Hitting the Big Screen

With the screenplay for 1982's now-legendary teen comedy Fast Times at Ridgemont High, Crowe tapped into an ability to portray both the humorous and poignant aspects of teenage life.

Two years later he wrote the script for The Wild Life, a Fast Times sequel of sorts starring Chris Penn, the brother of Fast Times' star Sean Penn. The film was nowhere near as successful, but Crowe bounced back with 1989's romantic comedy Say Anything...,a film that would mark Crowe's directorial debut. In 1992 Crowe was back in the director's chair with Singles, featuring Matt Dillon and Bridget Fonda.


While Crowe's early films resonated deeply with Gen X audiences, he achieved his greatest commercial and critical success with the 1996 blockbuster Jerry Maguire, starring Tom Cruise and newcomer Renée Zellweger. Crowe earned an Academy Award nomination for Best Original Screenplay for the film.

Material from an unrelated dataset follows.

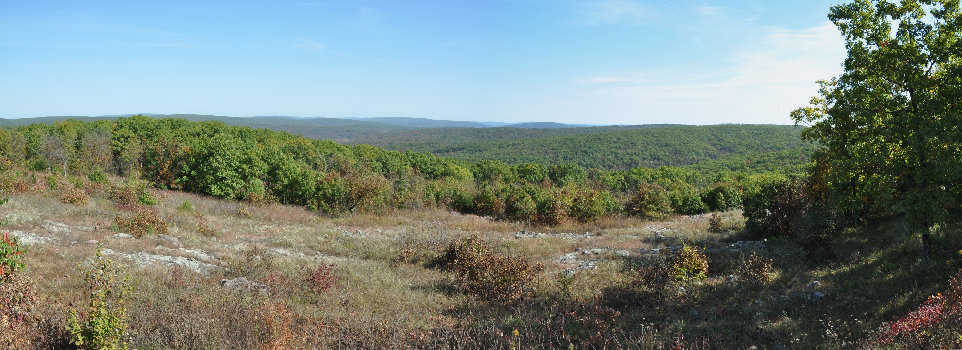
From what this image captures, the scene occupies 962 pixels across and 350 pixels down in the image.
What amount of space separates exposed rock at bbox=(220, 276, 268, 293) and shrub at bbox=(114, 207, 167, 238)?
7002mm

His next undertaking, 2000's Almost Famous, was a semiautobiographical story of an aspiring teenage rock journalist hired by Rolling Stone to go on tour with an up-and-coming band. The film was a success at the box office and with critics, winning a Golden Globe for Best Film Comedy and an Academy Award for Crowe for Best Original Screenplay.

Other Notable Work

In 2001, Crowe took his output in a different direction with his remake of the Spanish film Open Your Eyes titled Vanilla Sky. Starring Penelope Cruz and Tom Cruise, the much-hyped sci-fi romantic thriller was a real departure for Crowe, and it didn't do well at the box office and left critics divided. Other films followed, such as Elizabethtown (2005), Pearl Jam Twenty (2011) and We Bought a Zoo (2011), but Crowe has not yet been able to repeat his earlier box-office success.

Personal Life

In 1986, Crowe married musician Nancy Wilson, a member of rock group Heart. Their twin boys William and Curtis were born in 2000. The couple separated in 2008 and divorced in 2010. Crowe is the author of two books: Fast Times at Ridgemont High: A True Story (1981) and Conversations With Wilder (1999).